Harvin's trade request kicks off the wide receiver madness, already in full bloom. NFL Insider Jason La Canfora reports that Harvin's trade demand isn't about his contract status. Harvin, I'm told, wants a new start elsewhere, but it won't happen. A Vikings official says the only way Harvin would be traded is "if all hell breaks loose." Meaning if Harvin decides to sit out the season, which is unlikely. Though he is a wide receiver, so anything is possible.

If Moss was the 20th century version of the wide receiver pain in the rear, Harvin might be the 21st century model. Harvin, according to the Sporting News, failed two drug tests while at the University of Florida, and allegedly got into a physical confrontation with a Gators assistant coach (the coach denied this). Harvin is a talented player, who because of injury played in under 60 percent of the team's offensive snaps, and though explosive, overestimates his worth. Just like many of the other receivers on the redemption tour.

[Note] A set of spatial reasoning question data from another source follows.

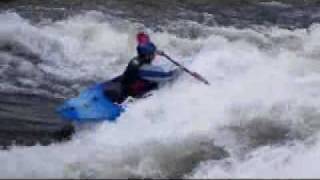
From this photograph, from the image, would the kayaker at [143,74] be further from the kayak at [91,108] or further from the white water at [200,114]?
the kayak at [91,108]

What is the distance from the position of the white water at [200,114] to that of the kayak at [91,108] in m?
0.13

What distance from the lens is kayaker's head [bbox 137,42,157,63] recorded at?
10078mm

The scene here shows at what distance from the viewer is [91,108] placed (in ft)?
31.2

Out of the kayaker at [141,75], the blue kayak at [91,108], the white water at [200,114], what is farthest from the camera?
the kayaker at [141,75]

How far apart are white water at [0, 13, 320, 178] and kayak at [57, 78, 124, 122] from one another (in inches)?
5.0

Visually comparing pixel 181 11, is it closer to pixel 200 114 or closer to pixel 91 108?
pixel 200 114

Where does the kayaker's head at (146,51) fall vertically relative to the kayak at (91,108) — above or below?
above

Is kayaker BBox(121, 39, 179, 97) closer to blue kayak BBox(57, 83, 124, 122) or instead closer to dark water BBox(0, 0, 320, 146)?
blue kayak BBox(57, 83, 124, 122)

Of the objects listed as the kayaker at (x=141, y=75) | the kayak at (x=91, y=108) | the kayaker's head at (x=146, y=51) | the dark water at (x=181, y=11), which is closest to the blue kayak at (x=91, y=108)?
the kayak at (x=91, y=108)

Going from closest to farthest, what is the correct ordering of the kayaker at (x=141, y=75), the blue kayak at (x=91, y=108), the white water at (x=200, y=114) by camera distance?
the white water at (x=200, y=114)
the blue kayak at (x=91, y=108)
the kayaker at (x=141, y=75)

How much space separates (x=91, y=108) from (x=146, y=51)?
122 cm

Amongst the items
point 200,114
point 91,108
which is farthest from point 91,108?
point 200,114

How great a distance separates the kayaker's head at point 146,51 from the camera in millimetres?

Moss will again be the most watched name. The general feeling around the league is that he will annihilate the 49ers' locker room as he has others. Manningham is interesting to monitor as well. Good receiver but the Giants weren't exactly saddened by his departure. He'll be out to prove them wrong.

Holmes quit on the Jets in the final game of the season, a fact that was noted publicly by teammates. "There were guys in the huddle not happy with Santonio's demeanor throughout the game and in the two-minute drill," the recently retired LaDainian Tomlinson told the media after that game, "and they said something to him about it."

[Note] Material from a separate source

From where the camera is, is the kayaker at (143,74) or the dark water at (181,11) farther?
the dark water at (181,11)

What will Holmes be like this season? All indications are he won't change a bit. He threw a temper tantrum at a recent Jets minicamp and pulled himself out of drills. Same ol' Holmes.

Plaxico Burress once shot his own leg. That about sums it up with him. Several team personnel men say franchises in need of a wide receiver are going to wait and see if they need Burress enough to justify the risk. There's a chance he'll sign on somewhere this summer.

Ochocinco is one of the saner of the redemption players. An intelligent and actually good human being with a penchant for mischief, both on the field and on Twitter, his case will be a simple one. Does he still have ability? In New England, Ochocinco had difficulty with the playbook, and he clearly has had a dramatic loss of speed.

Terrell Owens will likely be untouched by an NFL team unless a bacterial infection sidelines every wideout in football.

It's early and we already have a wide receiver trade request and a wide receiver tirade.

Gonna be a fun year on the redemption tour.